First, we build the network structure, as shown in the following figure:

`# Building CNN model def buildModel(): newModel = tf.keras.models.Sequential([ tf.keras.layers.InputLayer(input_shape=(300, 1)), # The first convolution layer, four 21x1 convolution kernels tf.keras.layers.Conv1D(filters=4, kernel_size=21, strides=1, padding='SAME', activation='relu'), # The first pooling layer, the maximum pooling, four 3x1 convolution kernels, step size 2 tf.keras.layers.MaxPool1D(pool_size=3, strides=2, padding='SAME'), # The second convolution layer, 16 convolution kernels of 23x1 tf.keras.layers.Conv1D(filters=16, kernel_size=23, strides=1, padding='SAME', activation='relu'), # The second pooling layer, maximum pooling, 4 3 x 1 convolution kernels, step size 2 tf.keras.layers.MaxPool1D(pool_size=3, strides=2, padding='SAME'), # The third convolution layer, 32 25x1 convolution kernels tf.keras.layers.Conv1D(filters=32, kernel_size=25, strides=1, padding='SAME', activation='relu'), # The third pooling layer, average pooling, 4 3x1 convolution kernels, step size 2 tf.keras.layers.AvgPool1D(pool_size=3, strides=2, padding='SAME'), # The fourth convolution layer, 64 27x1 convolution kernels tf.keras.layers.Conv1D(filters=64, kernel_size=27, strides=1, padding='SAME', activation='relu'), # Flat layer, convenient for full connection layer processing tf.keras.layers.Flatten(), # Full connection layer, 128 nodes tf.keras.layers.Dense(128, activation='relu'), # Dropout layer, dropout = 0.2 tf.keras.layers.Dropout(rate=0.2), # Full connection layer, 5 nodes tf.keras.layers.Dense(5, activation='softmax') ]) return newModel`

Then use model.compile() construction; model.fit() after 30 rounds of training, the batch size was 128, the proportion of validation set was 0.3, and the callback was set to save the training records; model.save() save the model; model.predict_classes() prediction.
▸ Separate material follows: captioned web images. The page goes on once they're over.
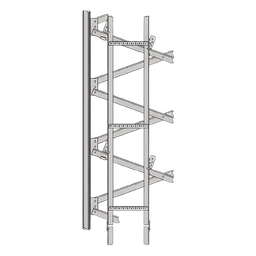 Guía de Cable tipo escalerilla de 20 pies de altura (6 metros) para Torre SSV.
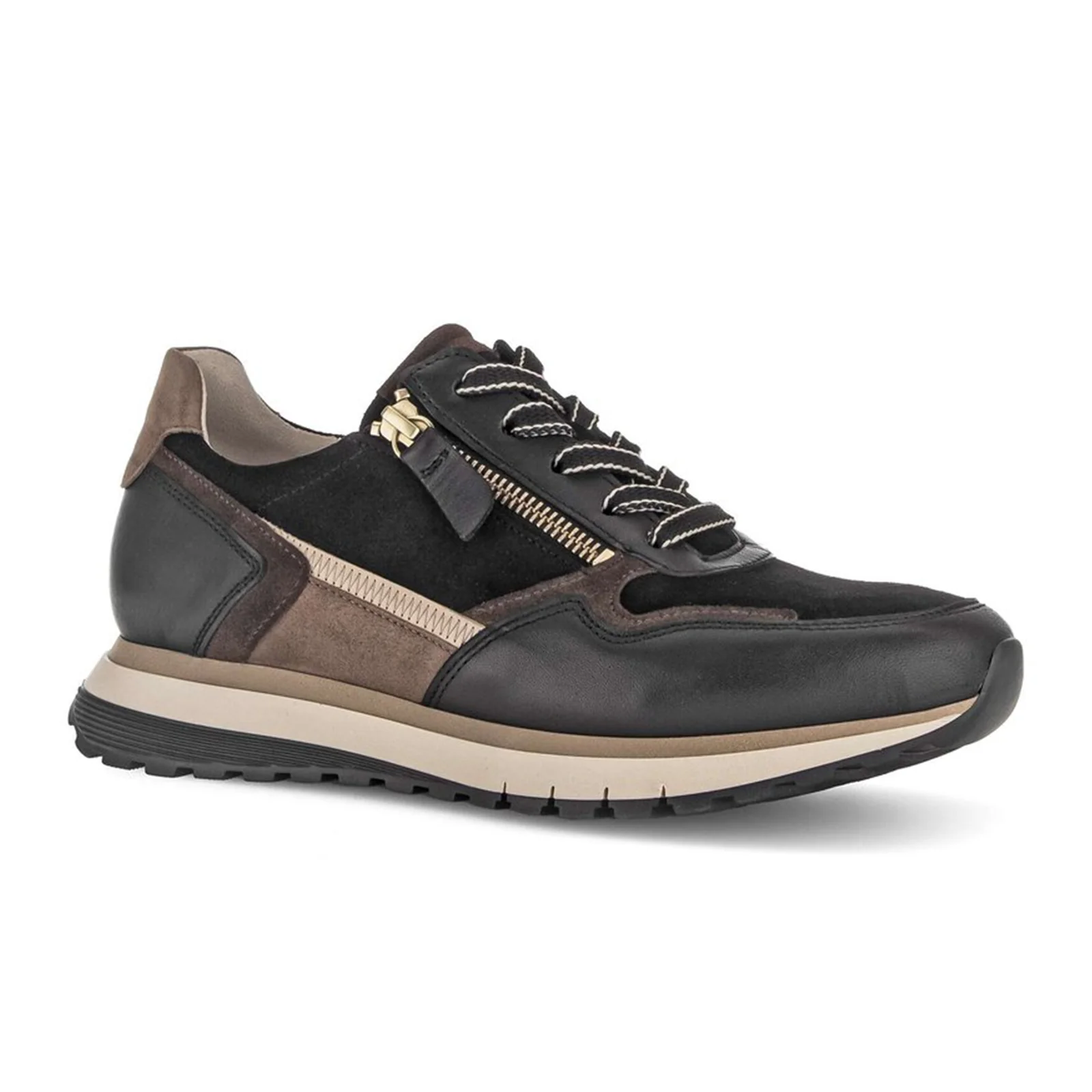 Gabor 378 Kinsey Sneaker (Women) - Schwarz/Whiskey - Image 3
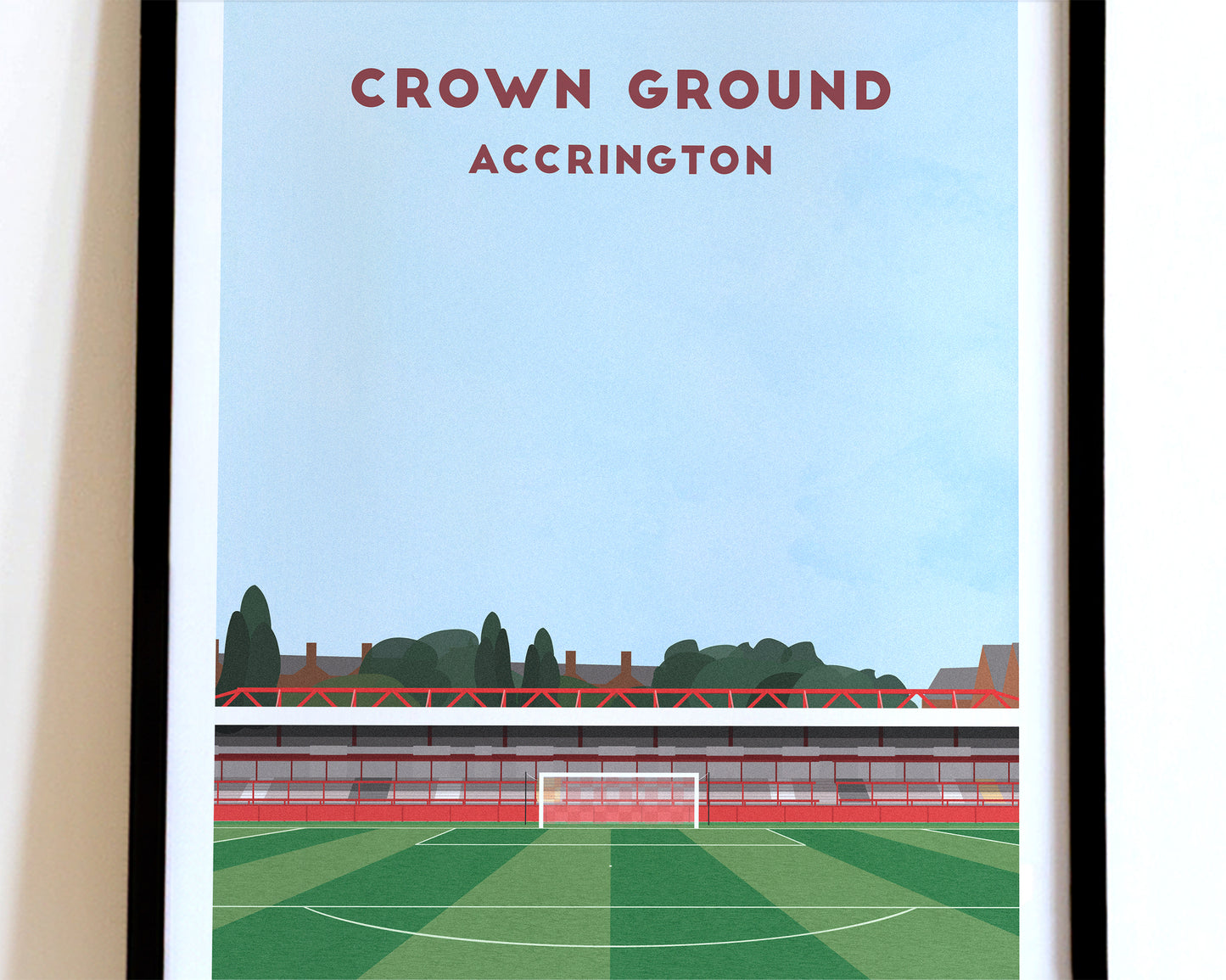 Accrington Stanley Crown Ground / Wham Stadium - Illustrated Art Print Turf Football Art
The complete code can be viewed from my GitHub warehouse, and the address is in article (1).

`def main(): # 10. Y is all data sets and label sets # X_test,Y_test is the split test set and label set X, Y, X_test, Y_test = loadData() if os.path.exists(model_path): # Import the trained model model = tf.keras.models.load_model(filepath=model_path) else: # Building CNN model model = buildModel() model.compile(optimizer='adam', loss='sparse_categorical_crossentropy', metrics=['accuracy']) model.summary() # Defining TensorBoard objects tensorboard_callback = tf.keras.callbacks.TensorBoard(log_dir=log_dir, histogram_freq=1) # Training and verification model.fit(X, Y, epochs=30, batch_size=128, validation_split=RATIO, callbacks=[tensorboard_callback]) model.save(filepath=model_path) # forecast Y_pred = model.predict_classes(X_test)`

At this point, the recognition rate of ECG signal is about 99%.